What is required
Every line below that has the word "Davis" counts once; report how many lines that makes, with no other words.

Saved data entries
>>

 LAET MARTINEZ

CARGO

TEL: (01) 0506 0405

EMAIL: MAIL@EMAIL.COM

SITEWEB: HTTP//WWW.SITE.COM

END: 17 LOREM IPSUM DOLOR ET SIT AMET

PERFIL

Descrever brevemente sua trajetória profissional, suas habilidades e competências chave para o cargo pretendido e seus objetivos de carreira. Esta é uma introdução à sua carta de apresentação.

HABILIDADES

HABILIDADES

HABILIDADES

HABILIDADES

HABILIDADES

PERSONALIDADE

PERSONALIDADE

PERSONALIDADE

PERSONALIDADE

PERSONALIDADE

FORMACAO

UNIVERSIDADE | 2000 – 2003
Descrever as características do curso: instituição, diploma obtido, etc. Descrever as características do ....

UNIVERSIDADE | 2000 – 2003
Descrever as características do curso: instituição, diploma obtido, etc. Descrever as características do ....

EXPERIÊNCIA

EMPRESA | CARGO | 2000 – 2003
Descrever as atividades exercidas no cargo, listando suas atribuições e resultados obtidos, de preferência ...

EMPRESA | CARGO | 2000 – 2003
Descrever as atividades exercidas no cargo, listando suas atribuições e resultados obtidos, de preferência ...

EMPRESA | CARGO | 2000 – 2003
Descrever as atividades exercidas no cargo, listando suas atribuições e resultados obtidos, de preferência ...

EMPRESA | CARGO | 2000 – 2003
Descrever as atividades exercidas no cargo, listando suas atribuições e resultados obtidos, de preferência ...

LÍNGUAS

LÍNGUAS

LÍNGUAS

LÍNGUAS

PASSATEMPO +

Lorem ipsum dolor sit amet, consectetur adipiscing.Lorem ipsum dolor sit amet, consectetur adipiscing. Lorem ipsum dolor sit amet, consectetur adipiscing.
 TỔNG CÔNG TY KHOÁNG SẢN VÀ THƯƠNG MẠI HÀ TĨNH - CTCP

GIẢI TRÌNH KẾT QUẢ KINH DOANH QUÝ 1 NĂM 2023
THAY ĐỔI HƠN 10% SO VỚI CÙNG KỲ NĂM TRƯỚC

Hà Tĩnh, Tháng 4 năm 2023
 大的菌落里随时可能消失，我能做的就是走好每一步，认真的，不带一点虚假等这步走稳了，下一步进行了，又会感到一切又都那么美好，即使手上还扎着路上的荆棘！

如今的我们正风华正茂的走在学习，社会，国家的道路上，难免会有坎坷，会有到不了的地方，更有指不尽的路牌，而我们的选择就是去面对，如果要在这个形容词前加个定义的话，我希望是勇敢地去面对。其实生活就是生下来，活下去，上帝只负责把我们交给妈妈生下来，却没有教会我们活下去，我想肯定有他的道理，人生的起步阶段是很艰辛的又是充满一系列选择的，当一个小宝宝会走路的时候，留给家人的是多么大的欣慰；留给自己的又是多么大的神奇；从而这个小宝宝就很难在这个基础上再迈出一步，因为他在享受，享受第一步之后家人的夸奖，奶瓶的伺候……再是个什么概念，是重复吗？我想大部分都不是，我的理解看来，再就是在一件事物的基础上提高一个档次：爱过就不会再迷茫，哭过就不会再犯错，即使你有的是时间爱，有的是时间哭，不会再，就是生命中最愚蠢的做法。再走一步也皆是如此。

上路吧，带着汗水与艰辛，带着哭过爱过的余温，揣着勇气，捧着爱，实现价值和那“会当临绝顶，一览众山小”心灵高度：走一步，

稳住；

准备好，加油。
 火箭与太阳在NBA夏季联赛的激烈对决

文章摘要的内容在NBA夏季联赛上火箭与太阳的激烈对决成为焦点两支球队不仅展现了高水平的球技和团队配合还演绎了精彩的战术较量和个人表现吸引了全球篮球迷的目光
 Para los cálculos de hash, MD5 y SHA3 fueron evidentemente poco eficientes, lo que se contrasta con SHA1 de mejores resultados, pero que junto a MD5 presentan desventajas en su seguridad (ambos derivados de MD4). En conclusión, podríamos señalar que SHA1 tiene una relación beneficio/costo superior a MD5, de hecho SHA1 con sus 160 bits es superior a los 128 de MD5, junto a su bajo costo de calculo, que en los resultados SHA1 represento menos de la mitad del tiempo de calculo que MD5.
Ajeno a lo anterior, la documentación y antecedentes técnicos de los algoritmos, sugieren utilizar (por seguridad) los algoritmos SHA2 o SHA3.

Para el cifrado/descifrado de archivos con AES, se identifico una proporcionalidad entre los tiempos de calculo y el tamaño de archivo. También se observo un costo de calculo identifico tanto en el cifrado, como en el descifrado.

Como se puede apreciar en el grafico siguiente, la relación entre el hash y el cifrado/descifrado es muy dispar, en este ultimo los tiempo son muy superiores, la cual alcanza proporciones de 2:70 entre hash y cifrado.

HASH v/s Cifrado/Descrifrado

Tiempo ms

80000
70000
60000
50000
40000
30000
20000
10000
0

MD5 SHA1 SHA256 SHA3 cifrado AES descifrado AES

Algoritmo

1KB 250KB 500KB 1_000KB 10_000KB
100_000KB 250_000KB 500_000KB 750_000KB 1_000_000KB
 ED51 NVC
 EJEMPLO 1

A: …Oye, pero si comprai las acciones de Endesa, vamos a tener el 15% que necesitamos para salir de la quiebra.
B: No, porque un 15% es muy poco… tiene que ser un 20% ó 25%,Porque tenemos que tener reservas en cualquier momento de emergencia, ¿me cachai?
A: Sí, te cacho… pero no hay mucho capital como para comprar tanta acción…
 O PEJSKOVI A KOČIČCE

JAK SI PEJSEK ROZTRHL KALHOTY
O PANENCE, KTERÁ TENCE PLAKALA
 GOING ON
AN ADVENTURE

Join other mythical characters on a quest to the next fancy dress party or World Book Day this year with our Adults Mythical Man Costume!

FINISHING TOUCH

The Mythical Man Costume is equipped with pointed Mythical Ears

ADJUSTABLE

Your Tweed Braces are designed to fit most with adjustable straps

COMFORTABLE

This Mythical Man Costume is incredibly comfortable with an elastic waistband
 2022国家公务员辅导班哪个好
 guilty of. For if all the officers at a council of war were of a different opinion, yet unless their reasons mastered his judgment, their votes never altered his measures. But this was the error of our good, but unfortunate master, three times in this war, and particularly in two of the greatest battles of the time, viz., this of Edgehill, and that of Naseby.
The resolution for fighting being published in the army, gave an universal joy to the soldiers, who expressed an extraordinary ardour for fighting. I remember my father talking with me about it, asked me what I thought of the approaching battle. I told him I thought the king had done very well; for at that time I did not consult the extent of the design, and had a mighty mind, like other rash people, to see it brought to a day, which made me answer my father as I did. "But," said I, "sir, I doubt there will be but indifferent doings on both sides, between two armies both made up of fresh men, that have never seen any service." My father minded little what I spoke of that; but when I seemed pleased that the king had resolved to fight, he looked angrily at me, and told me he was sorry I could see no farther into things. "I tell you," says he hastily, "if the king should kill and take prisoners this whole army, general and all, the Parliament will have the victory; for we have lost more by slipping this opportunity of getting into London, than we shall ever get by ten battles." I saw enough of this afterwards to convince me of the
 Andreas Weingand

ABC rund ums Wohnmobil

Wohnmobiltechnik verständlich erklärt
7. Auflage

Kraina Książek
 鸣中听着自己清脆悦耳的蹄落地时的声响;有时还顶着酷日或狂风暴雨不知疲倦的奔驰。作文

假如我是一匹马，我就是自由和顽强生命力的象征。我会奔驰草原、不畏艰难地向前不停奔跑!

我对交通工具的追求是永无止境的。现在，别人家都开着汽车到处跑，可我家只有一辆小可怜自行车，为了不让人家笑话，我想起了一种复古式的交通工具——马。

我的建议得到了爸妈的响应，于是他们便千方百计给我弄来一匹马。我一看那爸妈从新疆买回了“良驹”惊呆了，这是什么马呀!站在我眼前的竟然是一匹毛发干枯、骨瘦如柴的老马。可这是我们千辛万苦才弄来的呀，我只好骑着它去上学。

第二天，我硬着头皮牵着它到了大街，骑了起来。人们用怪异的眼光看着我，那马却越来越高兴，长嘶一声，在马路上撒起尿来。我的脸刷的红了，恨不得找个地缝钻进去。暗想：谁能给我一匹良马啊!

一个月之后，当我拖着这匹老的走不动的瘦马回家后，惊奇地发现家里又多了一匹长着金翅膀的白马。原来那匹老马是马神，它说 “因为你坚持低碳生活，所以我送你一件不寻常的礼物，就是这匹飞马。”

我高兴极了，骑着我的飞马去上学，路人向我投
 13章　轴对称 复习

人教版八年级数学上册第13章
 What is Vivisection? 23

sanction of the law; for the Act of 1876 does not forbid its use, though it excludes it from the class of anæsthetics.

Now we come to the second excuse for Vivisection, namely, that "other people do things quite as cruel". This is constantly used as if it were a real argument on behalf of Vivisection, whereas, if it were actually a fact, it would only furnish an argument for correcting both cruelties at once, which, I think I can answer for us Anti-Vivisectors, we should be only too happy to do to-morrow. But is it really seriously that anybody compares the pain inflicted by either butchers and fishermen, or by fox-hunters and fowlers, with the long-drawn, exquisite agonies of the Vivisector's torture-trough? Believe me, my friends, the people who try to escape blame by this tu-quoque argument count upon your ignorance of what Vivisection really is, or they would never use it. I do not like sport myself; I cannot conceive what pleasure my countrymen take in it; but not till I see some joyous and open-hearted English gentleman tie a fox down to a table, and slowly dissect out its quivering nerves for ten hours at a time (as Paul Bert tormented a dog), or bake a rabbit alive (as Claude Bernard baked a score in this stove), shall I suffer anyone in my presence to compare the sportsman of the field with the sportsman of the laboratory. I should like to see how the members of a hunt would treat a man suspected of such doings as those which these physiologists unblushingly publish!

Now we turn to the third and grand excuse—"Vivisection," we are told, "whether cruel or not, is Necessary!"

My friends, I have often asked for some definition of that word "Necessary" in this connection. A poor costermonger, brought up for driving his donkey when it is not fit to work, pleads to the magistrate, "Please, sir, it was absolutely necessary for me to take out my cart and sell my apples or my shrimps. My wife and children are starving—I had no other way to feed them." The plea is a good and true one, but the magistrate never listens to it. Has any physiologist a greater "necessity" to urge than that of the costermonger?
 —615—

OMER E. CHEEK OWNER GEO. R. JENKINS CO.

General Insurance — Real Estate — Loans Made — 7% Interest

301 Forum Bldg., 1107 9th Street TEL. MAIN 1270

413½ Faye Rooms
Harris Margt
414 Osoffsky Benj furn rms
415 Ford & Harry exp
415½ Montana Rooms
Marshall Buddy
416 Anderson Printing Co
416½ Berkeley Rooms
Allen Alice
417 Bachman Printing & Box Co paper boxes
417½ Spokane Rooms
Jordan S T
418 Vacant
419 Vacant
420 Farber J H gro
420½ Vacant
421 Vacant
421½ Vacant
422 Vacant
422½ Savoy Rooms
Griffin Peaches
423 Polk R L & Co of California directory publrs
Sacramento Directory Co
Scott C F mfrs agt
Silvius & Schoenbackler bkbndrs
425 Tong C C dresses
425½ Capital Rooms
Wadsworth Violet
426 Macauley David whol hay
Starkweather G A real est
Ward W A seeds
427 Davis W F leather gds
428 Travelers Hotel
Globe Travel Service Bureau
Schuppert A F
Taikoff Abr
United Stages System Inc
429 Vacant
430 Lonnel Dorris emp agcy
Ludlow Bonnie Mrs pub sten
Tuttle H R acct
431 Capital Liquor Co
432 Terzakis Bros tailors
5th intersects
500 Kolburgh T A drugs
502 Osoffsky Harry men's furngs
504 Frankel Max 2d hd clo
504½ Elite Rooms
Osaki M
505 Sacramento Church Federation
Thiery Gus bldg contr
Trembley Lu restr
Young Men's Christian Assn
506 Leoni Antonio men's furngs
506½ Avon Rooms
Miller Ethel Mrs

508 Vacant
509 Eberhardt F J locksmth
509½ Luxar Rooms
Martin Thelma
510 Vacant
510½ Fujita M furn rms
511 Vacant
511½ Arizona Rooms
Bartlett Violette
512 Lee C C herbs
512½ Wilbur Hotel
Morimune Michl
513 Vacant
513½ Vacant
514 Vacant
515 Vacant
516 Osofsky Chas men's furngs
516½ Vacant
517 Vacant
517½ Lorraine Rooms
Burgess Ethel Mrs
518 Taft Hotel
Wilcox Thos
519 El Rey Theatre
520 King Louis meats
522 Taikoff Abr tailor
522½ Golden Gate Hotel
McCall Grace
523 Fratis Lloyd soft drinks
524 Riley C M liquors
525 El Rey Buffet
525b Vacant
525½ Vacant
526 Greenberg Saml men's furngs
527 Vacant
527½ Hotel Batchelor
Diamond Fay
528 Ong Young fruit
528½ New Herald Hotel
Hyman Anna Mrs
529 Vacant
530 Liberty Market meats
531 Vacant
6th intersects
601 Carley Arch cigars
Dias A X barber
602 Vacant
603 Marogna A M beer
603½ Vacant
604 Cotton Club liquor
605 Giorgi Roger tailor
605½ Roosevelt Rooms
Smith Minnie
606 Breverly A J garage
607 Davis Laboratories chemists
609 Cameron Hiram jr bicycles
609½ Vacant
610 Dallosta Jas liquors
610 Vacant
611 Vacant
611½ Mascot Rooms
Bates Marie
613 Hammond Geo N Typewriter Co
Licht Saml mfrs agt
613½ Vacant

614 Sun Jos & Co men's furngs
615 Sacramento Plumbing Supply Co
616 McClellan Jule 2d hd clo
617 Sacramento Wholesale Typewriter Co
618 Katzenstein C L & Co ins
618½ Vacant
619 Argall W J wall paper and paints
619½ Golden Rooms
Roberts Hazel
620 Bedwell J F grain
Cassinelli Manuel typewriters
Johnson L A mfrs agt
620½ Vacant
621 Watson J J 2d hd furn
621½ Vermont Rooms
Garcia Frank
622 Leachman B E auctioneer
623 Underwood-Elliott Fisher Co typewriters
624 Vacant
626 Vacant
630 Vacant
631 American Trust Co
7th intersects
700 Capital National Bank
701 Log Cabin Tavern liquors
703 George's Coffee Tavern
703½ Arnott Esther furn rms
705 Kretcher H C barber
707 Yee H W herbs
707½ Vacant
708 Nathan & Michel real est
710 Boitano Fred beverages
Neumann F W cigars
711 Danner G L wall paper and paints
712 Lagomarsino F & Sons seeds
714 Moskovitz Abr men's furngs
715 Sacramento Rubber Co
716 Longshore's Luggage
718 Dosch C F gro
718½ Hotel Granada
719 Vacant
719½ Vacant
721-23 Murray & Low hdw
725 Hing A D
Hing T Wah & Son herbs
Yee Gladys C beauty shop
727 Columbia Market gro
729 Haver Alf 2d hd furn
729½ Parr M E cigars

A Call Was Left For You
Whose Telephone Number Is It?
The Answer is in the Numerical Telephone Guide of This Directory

<<

Exercise output
2